Um juiz do estado do Texas voltou a pôr a zeros a discussão sobre os direitos das pessoas transgénero nos Estados Unidos, que está a ser marcada, em grande parte, pela polémica sobre o uso de casas de banho e balneários em escolas públicas.

Em Maio, a Administração Obama enviou uma directiva a todas as escolas com o objectivo de esclarecer as dúvidas dos seus responsáveis: segundo o Departamento de Educação e o Departamento de Justiça, uma pessoa que se identifique com um género diferente daquele com que foi registado à nascença tem direito a usar os espaços reservados às pessoas do género com o qual se identifica.

Por outras palavras, e segundo a directiva da Administração Obama, um aluno registado à nascença como sendo do sexo masculino, mas que foi percebendo ao longo da vida que a sua verdadeira identidade de género é a feminina, deve poder usar as casas de banho e os balneários reservados a raparigas.

A directiva enviada em Maio é muito mais abrangente (determina, por exemplo, que as pessoas transgénero devem passar a ser tratadas nas escolas por "ele" ou "ela" a partir do momento em que manifestem essa vontade), mas o início da polémica está ligada directamente ao uso das casas de banho – a directiva da Casa Branca foi emitida depois de o estado da Carolina do Norte ter aprovado uma lei que obriga as pessoas a usarem as casas de banho públicas de acordo com o sexo com que foram registadas à nascença.

O que o juiz federal Reed O'Connor veio dizer esta semana (no momento em que os alunos de todo o país regressam às aulas depois das férias de Verão) é que a lei existente sobre discriminação com base no género não pode ser aplicada aos transgénero – uma decisão que suspende a directiva de Barack Obama e que pode marcar o início de uma batalha que só terminará no Supremo Tribunal.

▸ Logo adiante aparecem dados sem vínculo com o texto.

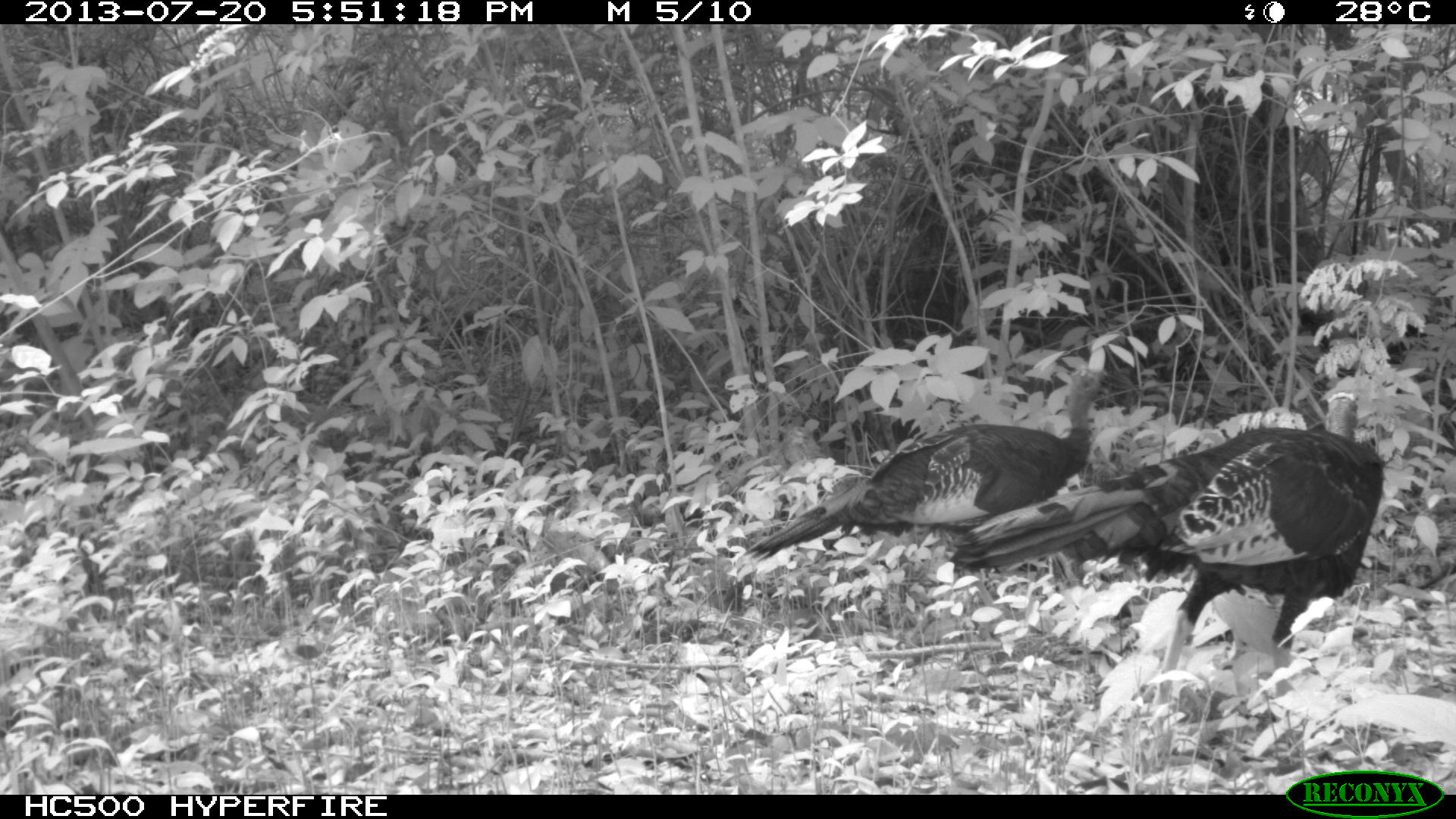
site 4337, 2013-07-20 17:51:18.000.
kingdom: Animalia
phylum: Chordata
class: Aves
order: Galliformes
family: Phasianidae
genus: Meleagris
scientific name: Meleagris ocellata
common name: ocellated turkey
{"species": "Meleagris ocellata (ocellated turkey)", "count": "2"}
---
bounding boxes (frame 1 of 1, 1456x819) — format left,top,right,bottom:
meleagris ocellata: 947,390,1383,717; 742,366,1133,621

A lei em causa foi aprovada pelo Congresso norte-americano em 1972, e num dos seus artigos (o Title IX) é afirmado que "nenhuma pessoa nos Estados Unidos será excluída de participar em programas educacionais ou outras actividades que recebam assistência financeira federal, nem lhe serão negados esses benefícios, nem serão sujeitas a discriminação com base no seu sexo".

Para a Administração Obama e para as organizações de defesa dos direitos LGBT, a lei de 1972 é válida também para as pessoas transgénero; mas para o Texas e outros 12 estados, a lei só diz respeito ao sexo que foi atribuído no registo – uma interpretação que o juiz Reed O'Connor validou esta semana.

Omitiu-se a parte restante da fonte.